The configuration file has parameters 'format' and 'dest_file'. I believe the format has some significance in that 'csv' may imply time series, although the time-seriesness maybe is implied by the update triggers. Those are just details. I believe 'dest_file' is used as a handle (key) for the data in the simdb file.

The ask: provide a mechanism for the report configuration file to cause a simdb file to be written, but not write the actual target reports.

The reason is that we don't want duplicate data on the disk. If post-processing tools are going to slurp data from the simdb file, then we don't need the text-based files for production.

However, the human readable text-based files are useful for human consumption during development and debugging and also for feeding data to statistical analysis tools (that won't be able to grok the sqlite format). We need an easy way turn on text-based output. I think there is a sparta "feature" for legacy reports, but I believe that generates reports the old fashioned way and doesn't use simdb as an intermediary. That might be OK, but I think it means supporting two different code paths. We may want to eventually deprecate the legacy report generation. Another option is the write a set of tools that will generate the desired reports from the simdb files. However, if we want to do that for an entire study, then the orchestration tools would have to know how to invoke hundreds of post-processing commands. Ideally it would be yet another flag. It could be an option in the report configuration/description file, but it would need to be a boolean so that the study flow could keyword substitute a value.

TASKS:
[1] In the excerpt about simdb report output, rewrite the passage from "The configuration file" to "files for production.", replacing "simdb" with "database".
[2] According to the excerpt about simdb report output, what does the writer believe 'dest_file' is used as?
[3] Continue the excerpt about simdb report output from the point where it stops.

(Data records)
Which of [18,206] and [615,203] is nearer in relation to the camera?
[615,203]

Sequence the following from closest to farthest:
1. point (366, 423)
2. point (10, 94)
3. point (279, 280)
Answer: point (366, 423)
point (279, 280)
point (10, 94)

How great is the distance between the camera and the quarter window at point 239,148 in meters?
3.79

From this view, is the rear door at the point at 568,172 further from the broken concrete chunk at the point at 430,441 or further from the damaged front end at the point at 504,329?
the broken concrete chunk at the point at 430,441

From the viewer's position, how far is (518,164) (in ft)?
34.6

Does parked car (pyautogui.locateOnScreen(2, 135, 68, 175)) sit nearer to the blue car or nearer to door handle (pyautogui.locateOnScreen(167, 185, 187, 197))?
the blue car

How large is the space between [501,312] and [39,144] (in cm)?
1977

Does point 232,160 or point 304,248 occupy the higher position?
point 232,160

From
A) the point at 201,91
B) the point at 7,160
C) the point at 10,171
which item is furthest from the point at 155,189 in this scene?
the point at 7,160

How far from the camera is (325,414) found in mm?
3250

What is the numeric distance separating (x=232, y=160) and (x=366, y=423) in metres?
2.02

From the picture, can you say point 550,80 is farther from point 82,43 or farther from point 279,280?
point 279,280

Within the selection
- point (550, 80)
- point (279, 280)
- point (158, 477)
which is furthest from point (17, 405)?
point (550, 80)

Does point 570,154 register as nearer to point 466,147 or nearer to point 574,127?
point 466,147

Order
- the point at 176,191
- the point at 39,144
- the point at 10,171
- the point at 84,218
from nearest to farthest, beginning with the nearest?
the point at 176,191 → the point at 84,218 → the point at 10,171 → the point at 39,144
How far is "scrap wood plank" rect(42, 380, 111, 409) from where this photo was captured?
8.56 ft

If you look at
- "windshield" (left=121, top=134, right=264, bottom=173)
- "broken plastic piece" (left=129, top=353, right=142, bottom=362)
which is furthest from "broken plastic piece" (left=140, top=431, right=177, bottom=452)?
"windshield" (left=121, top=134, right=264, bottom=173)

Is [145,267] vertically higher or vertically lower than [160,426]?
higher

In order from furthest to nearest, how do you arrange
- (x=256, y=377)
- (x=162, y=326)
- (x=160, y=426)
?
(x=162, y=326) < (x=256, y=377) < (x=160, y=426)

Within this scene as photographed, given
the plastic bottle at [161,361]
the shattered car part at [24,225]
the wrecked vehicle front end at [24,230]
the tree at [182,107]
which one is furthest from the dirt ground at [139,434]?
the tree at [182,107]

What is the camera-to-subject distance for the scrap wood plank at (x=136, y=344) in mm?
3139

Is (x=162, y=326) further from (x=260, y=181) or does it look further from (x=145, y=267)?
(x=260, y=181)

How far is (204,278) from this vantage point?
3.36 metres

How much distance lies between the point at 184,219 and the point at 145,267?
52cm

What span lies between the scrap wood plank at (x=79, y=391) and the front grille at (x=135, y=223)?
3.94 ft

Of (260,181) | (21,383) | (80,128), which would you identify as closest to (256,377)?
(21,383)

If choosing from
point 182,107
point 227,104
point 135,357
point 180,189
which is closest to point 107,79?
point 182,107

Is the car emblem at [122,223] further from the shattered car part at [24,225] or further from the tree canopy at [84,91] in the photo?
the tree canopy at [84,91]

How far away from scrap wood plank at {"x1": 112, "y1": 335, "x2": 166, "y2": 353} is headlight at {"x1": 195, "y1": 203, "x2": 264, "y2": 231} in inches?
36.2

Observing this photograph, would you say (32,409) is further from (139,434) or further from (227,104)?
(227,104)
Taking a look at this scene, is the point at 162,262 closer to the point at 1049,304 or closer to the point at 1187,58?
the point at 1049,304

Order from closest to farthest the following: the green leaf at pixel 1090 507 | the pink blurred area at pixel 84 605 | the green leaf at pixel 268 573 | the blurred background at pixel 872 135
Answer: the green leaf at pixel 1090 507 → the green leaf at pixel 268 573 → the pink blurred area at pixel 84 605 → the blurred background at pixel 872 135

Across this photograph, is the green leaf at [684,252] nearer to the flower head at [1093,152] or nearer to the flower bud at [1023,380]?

IN RESPONSE:
[1]
The configuration file has parameters 'format' and 'dest_file'. I believe the format has some significance in that 'csv' may imply time series, although the time-seriesness maybe is implied by the update triggers. Those are just details. I believe 'dest_file' is used as a handle (key) for the data in the database file.

The ask: provide a mechanism for the report configuration file to cause a database file to be written, but not write the actual target reports.

The reason is that we don't want duplicate data on the disk. If post-processing tools are going to slurp data from the database file, then we don't need the text-based files for production.

[2] It is used as a handle (key) for the data in the simdb file.

[3]
Note: The post-processing tools will need the handle to the data in simdb file. However, the study orchestration tools will be able to supply that using the yaml keyword replacements in --report-yaml-replacements or in the report options (see sparta help).

ghost commented 4 years ago

Couple of things I'll fix:

  1. I've updated the documentation and the command line option to say it's a configuration file and not a definition file. Changing the source code internally -- that's a bit of an undertaking and I think I'll leave it be
  2. Update triggers are definitely associated with time-series reporting. Not sure what happens if you provide that with a standard JSON format or HTML. These issues are best addressed with documentation, which I have, but need to put into a readable format
  3. Need to add the format 'simdb' to the configuration file and remove the feature concept. I think it's good to go.
  4. I'll look into providing database "dumping" tools that can convert the simdb to JSON, HTML, CSV, etc.